Apart from the downpayment and monthly repayments, you can also use your CPF savings to pay for stamp duty, legal costs, survey fees, and other related costs.
Purchasing a Private Property
Apart from HDB flats, you can also use your OA to purchase a private residential property, including private condominiums, executive condominiums, and landed properties. You can also use your OA savings to take out a bank loan.
The LTV when taking out a housing loan is at 75% of the property price or valuation, whichever is lower. This means that the remaining 25% balance would serve as the downpayment.
The most important thing to remember here is that you must settle 5% of your downpayment in cash. The remaining 20% can be paid using your CPF savings entirely or partly, or a mixture of cash and CPF funds.
For example, say that your property costs $350,000. With a total downpayment amounting to $87,500, you must pay $17,500 in cash. The remaining $70,000 downpayment balance can be paid using your OA savings.
Take note that you’re not allowed to use your CPF funds to purchase a private property with a remaining lease of 20 years or less. Otherwise, both the VL and WL will apply if the lease covers the youngest owner until 95 years old.
In other words, you can use your CPF savings to cover mortgage repayments until you hit the VL. Take note that this limit applies if you’re unable to set aside the BRS.
But what about the WL, you ask?
In order to stretch your CPF usage up to the WL, be sure to set aside the amount for your BRS in your OA and SA, which is currently at $96,000. Note that this applies to individuals aged 55 years old and below.
For those above 55 years old, you must meet the BRS in your Retirement Account, OA, and SA. Once you’ve reached the WL, you must pay for the balance with cash or through your personal savings account.
Just like HDB flats, you may also use your OA to pay for your private property’s stamp duty, legal costs, survey fees, and other related costs. You can ask a lawyer to handle these requirements on your behalf.
Building a Private Property
Finally, you can also use your CPF account to pay for a housing loan taken out to construct a private residential (landed) property.
Important to note that your CPF account can’t directly pay for the purchase of land, as well as construction costs. Furthermore, you can’t use your CPF savings to pay for renovation, repairs, and other home improvement costs.
Unless you’re planning to pay for everything using your own funds right off the bat, your only option would be to take out a construction loan. You can also use your CPF savings to pay for a loan intended to purchase the land in which you plan to build your property.
In terms of the limit, there are two things to keep in mind here.
First, the VL applies to those who don’t exactly meet the BRS yet. To get the valuation of your property, you must obtain a valuation report prepared by a licensed valuer.

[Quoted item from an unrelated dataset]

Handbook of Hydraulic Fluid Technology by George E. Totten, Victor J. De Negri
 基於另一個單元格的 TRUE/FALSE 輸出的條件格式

The VL applies to all loans used in the construction of your house, including the loan used to purchase the land, if applicable.
Second, you must have sufficient savings to cover your BRS first before being allowed to use your CPF savings for a construction loan. This condition applies to those who already own another residential property.
Of course, you can also use your CPF funds to pay for stamp duty, legal costs, survey fees, and other related costs incurred in the construction of your private property.
Take note that CPF payment for stamp duties and other legal costs follows a reimbursement scheme. This means that you must pay for these costs using your own money first before CPF can reimburse you.
The reimbursement scheme also applies to legal costs when purchasing an HDB flat or a private property.